A 74-year-old female with a cardiac history underwent placement of a cardiac pacemaker at her community hospital due to sick sinus syndrome. The day after being discharged home (a Saturday), she returned to the hospital by ambulance, complaining of severe substernal chest pain at rest radiating from shoulder to shoulder, accompanied by mild shortness of breath and lightheadedness. She was given nitroglycerine sublingual with some improvement, and she became pain free after IV morphine. The on-call cardiologist (a moonlighting Cardiology fellow who was reached by phone at another hospital) recommended admission to the ICU and treatment for unstable angina, including aspirin, heparin, and nitroglycerine.
Approximately four hours later, the covering cardiologist saw the patient. Her vital signs had stabilized, and labs were normal. The chest X-ray suggested hypertrophic non-obstructive cardiomyopathy. The differential diagnoses included unstable angina and aortic dissection. The plan called for an echocardiogram in the morning due to findings on the chest X-ray. The hospital had no echocardiogram facilities after hours. The possibility of transfer to a tertiary hospital was discussed—but decided against, as the patient appeared stable and her primary cardiologist was at this hospital.

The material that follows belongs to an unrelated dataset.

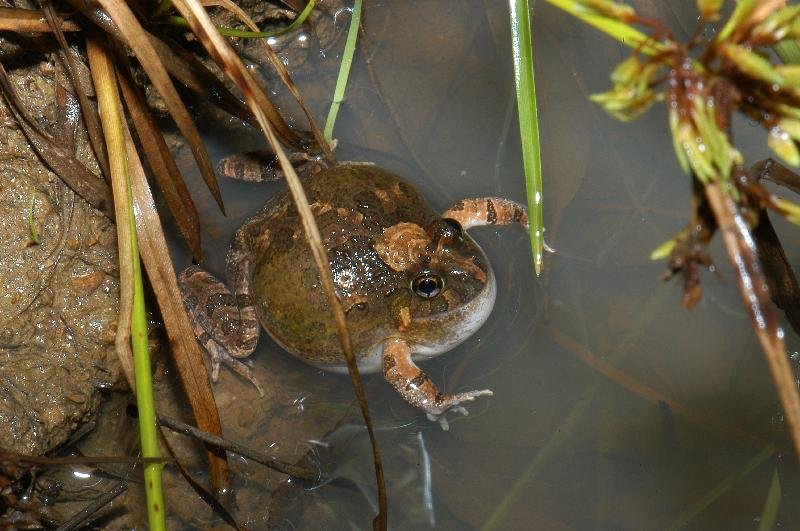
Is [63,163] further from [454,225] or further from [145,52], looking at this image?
[454,225]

Later that night the patient was found writhing in bed with difficulty breathing. She was speaking in Portuguese, which her family said indicated she was in severe pain. Upon exam by the covering physician, the differential diagnoses now included: pericardial effusion (due to complication from pacemaker insertion); aortic dissection; ischemia; congestive heart failure; and pulmonary embolism. The Heparin and Plavix were discontinued, and repeat tests (chest X-ray, arterial blood gas) were reassuring. A CT scan was ordered but not done stat because the patient appeared to be more stable and was resting comfortably.
A moonlighting Infectious Disease fellow covering the ICU performed a limited echocardiogram that he thought might show a small effusion, but he was not expert in this procedure. On the phone with the on-call cardiologist, he reviewed all possible diagnoses, including pericardial effusion. The patient was not tachycardic and did not have pulsus paradox — both symptoms that would have suggested tamponade. It is unclear if the Infectious Disease fellow told the cardiologist that he did a limited echocardiogram. The cardiologist still considered aortic dissection; he planned to come in and do another echocardiogram early in the morning.
Approximately two hours later, the patient was found restless and moaning in Portuguese again, with worrisome vitals. The covering cardiologist came and performed an echocardiogram, which revealed a pericardial effusion. A discrepancy between the patient’s blood pressure in her right and left arms led the cardiologist to still suspect aortic dissection. He felt that, if the patient was having a dissection, then a tap for the effusion could result in death. He wanted to have back up surgeons available and to do the procedure in a cardiac cath lab—neither of which were available at this hospital.
The patient was eventually transferred to a tertiary care facility, where an emergency pericardiocentesis removed one liter of blood. Subsequently, she had a cardiac arrest; developed diffuse anoxia of the brain, went into a coma, and died four days later.